Consegne -
[a] Quando è comparso il linguaggio umano secondo il brano su comunicazione e linguaggio?
[b] Nel brano su comunicazione e linguaggio, riscrivi il passo che comincia con "Quello che distingue" e si ferma dopo "sonori in parole).", sostituendo "arbitrarie" con "convenzionali".

Brano di riferimento -
——————————

Comunicazione e Linguaggio
Marirosa Di Stefano
Anche se siamo l’unica specie a parlare, condividiamo con molte, se non con tutte le altre, la capacità di comunicare con i nostri simili.
Limitando il discorso ai primati non umani, oggi sappiamo che le loro vocalizzazioni hanno sofisticate proprietà comunicative. I richiami delle scimmie comprendono grida, schiamazzi, grugniti e guaiti spesso emessi con grande potenza di suono per poter trasmettere informazioni specifiche anche a lunga distanza. I richiami di allarme si differenziano tra loro per segnalare il tipo di pericolo da cui guardarsi (un leopardo in agguato, un serpente che striscia nell’erba) oppure per informare sui limiti della territorialità; ma molte altre espressioni vocali trasmettono stati emozionali(1). Suoni diversi comunicano paura, sottomissione, minaccia, oppure indicano una richiesta, di gioco, di collaborazione o di contatto fisico tramite il grooming. Il grooming è la pulizia della pelle dai parassiti che le scimmie si praticano a vicenda; occupa una larga parte del loro tempo ed è considerata un legante sociale all’interno del gruppo. La pratica del grooming infatti servirebbe soprattutto a stabilire o a rafforzare legami e a comporre conflitti tra gli individui. Le scimmie accompagnano questo prolungato contatto fisico con l’emissione di suoni modulati, una sorta di chiacchiericcio dai toni bassi e caldi apparentemente privo di scopo; alcuni hanno suggerito che in queste particolari vocalizzazioni si possa riconoscere un precursore del linguaggio articolato(2).
Il linguaggio umano è comparso tra 250 e 100 mila anni fa ed è dunque un’acquisizione relativamente recente.
Quello che distingue il linguaggio dalle altre forme di comunicazione è la sua natura simbolica. Le parole sono simboli, associazioni arbitrarie tra un suono e un significato indipendenti dal contesto. Con le parole, infatti si rappresentano cose che possono non essere presenti nell’ambiente dei parlanti e ci si riferisce ad eventi già accaduti o che possono accadere. Ma le parole da sole non bastano a fare un linguaggio: vanno organizzate in “stringhe” il cui significato dipende dalla sintassi (che regola la formazione delle frasi) e dalla grammatica (che è il complesso di norme che combinano gli elementi sonori in parole).
Le origini e meccanismi del linguaggio sono tutt’ora oggetto di speculazione. Mentre i neuroscienziati studiano le strutture e i circuiti cerebrali la cui lesione comporta la perdita della produzione e/o della comprensione del linguaggio, gli psicolinguisti analizzano il parlato di comunità umane isolate (come alcune tribù amazzoniche e di Papua Nuova Guinea) alla ricerca degli elementi strutturali delle lingue.
Gli studi concordano nell’indicare che tutti i linguaggi umani utilizzano le stesse aree del cervello e presentano una struttura comune, universale, basata su una convenzione che stabilisce il nesso tra suono ed oggetto o tra suono ed azione e posseggono una grammatica(3).

——————————

Elenco riportato -
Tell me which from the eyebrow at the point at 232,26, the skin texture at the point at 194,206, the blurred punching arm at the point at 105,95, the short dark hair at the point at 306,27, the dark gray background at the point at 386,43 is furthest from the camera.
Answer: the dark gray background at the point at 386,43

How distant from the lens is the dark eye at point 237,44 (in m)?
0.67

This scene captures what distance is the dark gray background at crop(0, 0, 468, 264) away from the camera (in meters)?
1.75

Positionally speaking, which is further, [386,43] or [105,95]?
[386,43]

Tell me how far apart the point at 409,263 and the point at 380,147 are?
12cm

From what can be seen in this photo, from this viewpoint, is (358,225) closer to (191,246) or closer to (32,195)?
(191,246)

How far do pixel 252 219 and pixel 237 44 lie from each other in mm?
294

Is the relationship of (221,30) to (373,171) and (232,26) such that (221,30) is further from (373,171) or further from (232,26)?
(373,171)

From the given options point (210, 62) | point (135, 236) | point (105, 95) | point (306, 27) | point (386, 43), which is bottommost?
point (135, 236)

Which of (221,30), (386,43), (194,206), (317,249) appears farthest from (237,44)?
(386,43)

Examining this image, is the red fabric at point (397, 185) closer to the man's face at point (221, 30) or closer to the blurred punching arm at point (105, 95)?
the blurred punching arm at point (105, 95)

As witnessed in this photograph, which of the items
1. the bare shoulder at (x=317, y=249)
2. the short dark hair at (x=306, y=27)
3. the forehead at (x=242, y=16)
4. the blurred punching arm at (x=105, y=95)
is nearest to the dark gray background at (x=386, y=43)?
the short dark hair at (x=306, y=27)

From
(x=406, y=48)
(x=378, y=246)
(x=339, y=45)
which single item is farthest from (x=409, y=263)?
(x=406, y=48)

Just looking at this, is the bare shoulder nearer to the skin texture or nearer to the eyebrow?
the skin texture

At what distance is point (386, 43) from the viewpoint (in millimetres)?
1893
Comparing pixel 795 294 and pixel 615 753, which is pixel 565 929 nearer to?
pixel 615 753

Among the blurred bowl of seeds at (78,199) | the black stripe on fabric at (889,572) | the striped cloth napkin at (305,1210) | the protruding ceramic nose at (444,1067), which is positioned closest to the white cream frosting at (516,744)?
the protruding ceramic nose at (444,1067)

——————————

Soluzioni per consegna -
[a] Tra 250 e 100 mila anni fa.

[b]
Quello che distingue il linguaggio dalle altre forme di comunicazione è la sua natura simbolica. Le parole sono simboli, associazioni convenzionali tra un suono e un significato indipendenti dal contesto. Con le parole, infatti si rappresentano cose che possono non essere presenti nell’ambiente dei parlanti e ci si riferisce ad eventi già accaduti o che possono accadere. Ma le parole da sole non bastano a fare un linguaggio: vanno organizzate in “stringhe” il cui significato dipende dalla sintassi (che regola la formazione delle frasi) e dalla grammatica (che è il complesso di norme che combinano gli elementi sonori in parole).